- [TEXT SEGMENT]:
________________

The Puerto Rico Pharmaceutical Industry Association is lobbying for giving island patients broader access to innovative drugs and treatments, and against the final decision being made by anyone other than the prescribing physician.
“We at PIA work to make sure that there collaboration within Puerto Rico’s health system so that access to innovation in treatment flows adequately and that the physician is who makes the final decision about which treatment is right for the patient,” said Frank Gutiérez, president of the nonprofit organization known as PIA that groups most of the island’s major pharmaceutical companies as well as other health industry components.
“Puerto Ricans today have the chance to live longer, more productive lives, thanks largely to advances in science and innovation in pharmaceutical products to prevent and treat diseases,” he added.

________________

Translate this sentence from the text on Puerto Rico's pharmaceutical industry association into Spanish: "The Puerto Rico Pharmaceutical Industry Association is lobbying for giving island patients broader access to innovative drugs and treatments, and against the final decision being made by anyone other than the prescribing physician."

________________

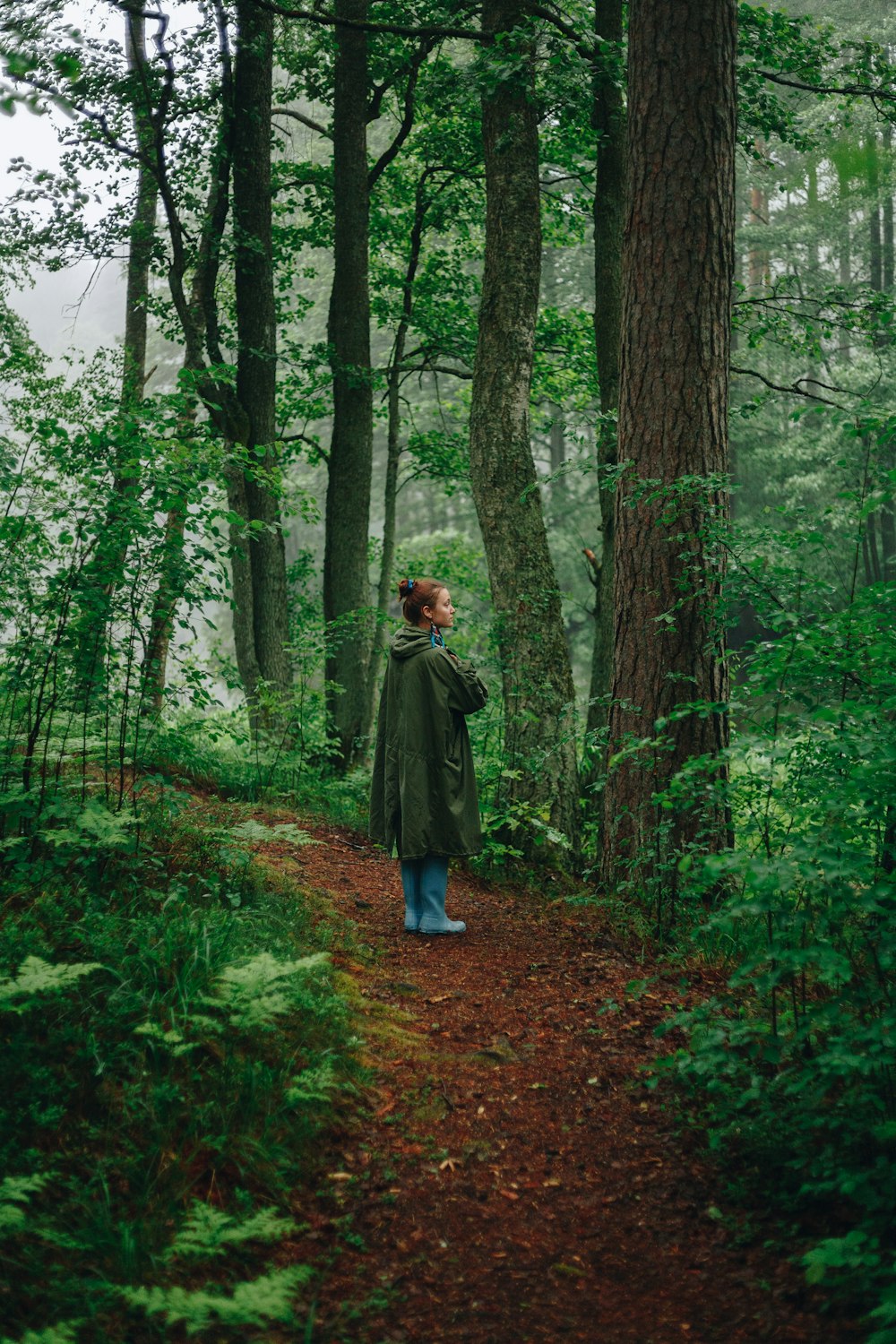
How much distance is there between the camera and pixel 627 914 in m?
5.78

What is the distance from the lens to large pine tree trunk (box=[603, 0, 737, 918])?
19.1 ft

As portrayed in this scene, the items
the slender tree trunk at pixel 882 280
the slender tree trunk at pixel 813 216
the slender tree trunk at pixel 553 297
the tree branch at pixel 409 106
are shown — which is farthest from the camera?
the slender tree trunk at pixel 553 297

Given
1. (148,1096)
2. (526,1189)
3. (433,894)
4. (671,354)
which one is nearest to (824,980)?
(526,1189)

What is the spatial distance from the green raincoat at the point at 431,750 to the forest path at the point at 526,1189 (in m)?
0.87

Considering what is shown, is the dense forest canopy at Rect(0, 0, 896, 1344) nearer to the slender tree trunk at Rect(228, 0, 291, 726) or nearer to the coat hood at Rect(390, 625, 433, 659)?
the slender tree trunk at Rect(228, 0, 291, 726)

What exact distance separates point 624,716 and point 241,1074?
3.37 m

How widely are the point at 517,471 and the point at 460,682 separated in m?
3.11

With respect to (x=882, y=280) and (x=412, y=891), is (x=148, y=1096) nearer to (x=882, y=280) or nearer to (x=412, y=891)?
(x=412, y=891)

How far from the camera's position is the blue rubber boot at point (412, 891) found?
6.09 m

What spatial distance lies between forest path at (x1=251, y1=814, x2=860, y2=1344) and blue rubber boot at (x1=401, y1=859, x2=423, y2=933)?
0.67m

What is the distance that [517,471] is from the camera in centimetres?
852

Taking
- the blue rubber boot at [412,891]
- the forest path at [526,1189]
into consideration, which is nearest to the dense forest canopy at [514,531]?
the forest path at [526,1189]

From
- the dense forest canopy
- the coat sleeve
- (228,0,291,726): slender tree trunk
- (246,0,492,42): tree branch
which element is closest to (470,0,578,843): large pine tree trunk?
the dense forest canopy

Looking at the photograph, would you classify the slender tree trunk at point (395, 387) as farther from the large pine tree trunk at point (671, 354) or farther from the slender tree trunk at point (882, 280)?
the slender tree trunk at point (882, 280)
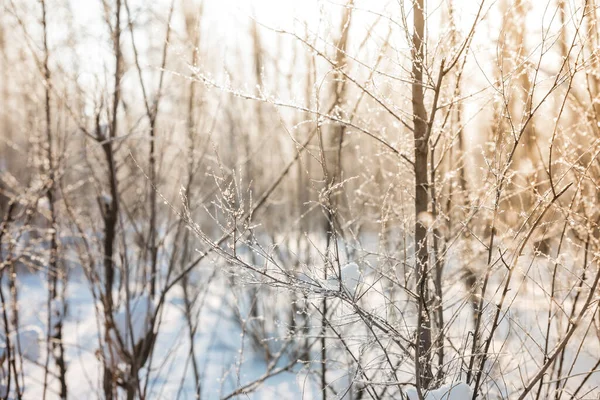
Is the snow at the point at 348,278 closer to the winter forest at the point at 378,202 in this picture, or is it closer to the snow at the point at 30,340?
the winter forest at the point at 378,202

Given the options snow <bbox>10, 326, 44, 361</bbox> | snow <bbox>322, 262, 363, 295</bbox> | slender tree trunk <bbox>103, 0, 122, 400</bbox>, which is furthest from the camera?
snow <bbox>10, 326, 44, 361</bbox>

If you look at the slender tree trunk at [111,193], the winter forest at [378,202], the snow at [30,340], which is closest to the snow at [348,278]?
the winter forest at [378,202]

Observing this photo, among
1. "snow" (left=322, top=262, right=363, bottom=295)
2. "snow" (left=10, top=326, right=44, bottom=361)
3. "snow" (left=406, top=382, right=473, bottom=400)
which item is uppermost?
"snow" (left=322, top=262, right=363, bottom=295)

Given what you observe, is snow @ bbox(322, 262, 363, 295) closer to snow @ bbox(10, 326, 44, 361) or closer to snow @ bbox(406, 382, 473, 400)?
snow @ bbox(406, 382, 473, 400)

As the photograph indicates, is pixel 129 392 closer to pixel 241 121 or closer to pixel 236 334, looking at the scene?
pixel 241 121

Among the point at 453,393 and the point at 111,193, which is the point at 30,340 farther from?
the point at 453,393

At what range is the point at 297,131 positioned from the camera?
4801 millimetres

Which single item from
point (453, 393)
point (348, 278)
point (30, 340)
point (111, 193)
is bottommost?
point (30, 340)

________________

- [EXERCISE OUTPUT]:
La Asociación de la Industria Farmacéutica de Puerto Rico está cabildeando para que los pacientes de la isla tengan un acceso más amplio a medicamentos y tratamientos innovadores, y en contra de que la decisión final la tome cualquier persona que no sea el médico que receta.